= GOAL OF THE EXERCISE =
In the tsunami advisory passage below, list each point that the paragraph beginning "Tsunamis are a bit different, though." makes about tsunamis. Leave out the writer's closing opinion.

= EXERCISE PASSAGE =
On January 15th of this year, my cell phone sprang to life. It was a message from my county informing me of a tsunami advisory. I’ve always lived near one coast or another, but this was my first tsunami advisory. It kind of set me back on my heels, to be honest.

The natural disasters I’ve had to deal with the most have been hurricanes, back when I lived in Florida. They move slowly. You get plenty of notice. Once you know a strong one is headed your direction, you’d be a fool not to get out of the way if you are able to do so. Sadly, there are a lot of fools in this world.

Tsunamis are a bit different, though. It’s really hard to determine the height they will reach when they hit land, and the closer you are to their source, the less notice you have. There’s no tsunami season, and anyone near water is potentially at risk. As far as I’m concerned, tsunamis are nature at its most raw and unpredictable.

According to our county’s Emergency Operation Center, this particular tsunami might not hit us at all, or it might be three feet high. That’s a huge margin of error. Naturally, my first thought was for myself and Dear Husband, but we were both well inland, and our house is high on a hill. While a mile-high tsunami might take us out, a three foot one would not. So I did my best to spread the word to friends and coworkers.

My next focus was to find out what the heck had caused this tsunami in the first place. When I saw the aerial photography of the massive volcano eruption near Tonga, I was horrified. Those poor people probably didn’t know what hit them. Their islands would be devastated, both from the water and from the ash. This kingdom is so small and remote that most people, including me, rarely give it a thought. But we’re talking about more than 100,000 people with absolutely nowhere to run. This was going to be bad.

Satellite images from JMA show the volcano eruption in Tonga on Jan 15, 2022.

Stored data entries
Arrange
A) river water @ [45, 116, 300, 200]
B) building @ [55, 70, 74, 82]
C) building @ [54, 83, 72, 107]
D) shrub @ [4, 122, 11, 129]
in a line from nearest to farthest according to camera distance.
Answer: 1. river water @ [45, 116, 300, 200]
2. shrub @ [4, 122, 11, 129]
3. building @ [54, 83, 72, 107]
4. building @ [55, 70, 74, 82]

= EXERCISE OUTPUT =
- It is very hard to determine the height a tsunami will reach when it hits land.
- The closer you are to its source, the less notice you have.
- There is no tsunami season.
- Anyone near water is potentially at risk.